• **Problem to solve**: Copy out the data so that nothing differs from the original.

• **Dataset excerpts**:
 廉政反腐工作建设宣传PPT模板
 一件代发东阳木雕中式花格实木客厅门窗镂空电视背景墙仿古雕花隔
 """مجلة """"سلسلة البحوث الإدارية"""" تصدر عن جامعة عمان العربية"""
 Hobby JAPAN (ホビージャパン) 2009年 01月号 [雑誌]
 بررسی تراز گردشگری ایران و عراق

• **Exercise answer**:
 廉政反腐工作建设宣传PPT模板
 一件代发东阳木雕中式花格实木客厅门窗镂空电视背景墙仿古雕花隔
 """مجلة """"سلسلة البحوث الإدارية"""" تصدر عن جامعة عمان العربية"""
 Hobby JAPAN (ホビージャパン) 2009年 01月号 [雑誌]
 بررسی تراز گردشگری ایران و عراق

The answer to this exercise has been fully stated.